PROBLEM TO WORK ON: Each line from the one containing "class: Mammalia" through the final line below must be reproduced exactly, and no others.
============================================================
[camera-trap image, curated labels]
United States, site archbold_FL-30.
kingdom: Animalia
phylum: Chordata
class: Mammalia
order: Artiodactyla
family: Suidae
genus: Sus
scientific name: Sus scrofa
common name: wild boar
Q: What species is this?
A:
============================================================
SOLUTION TO THE PROBLEM:
class: Mammalia
order: Artiodactyla
family: Suidae
genus: Sus
scientific name: Sus scrofa
common name: wild boar
Q: What species is this?
A:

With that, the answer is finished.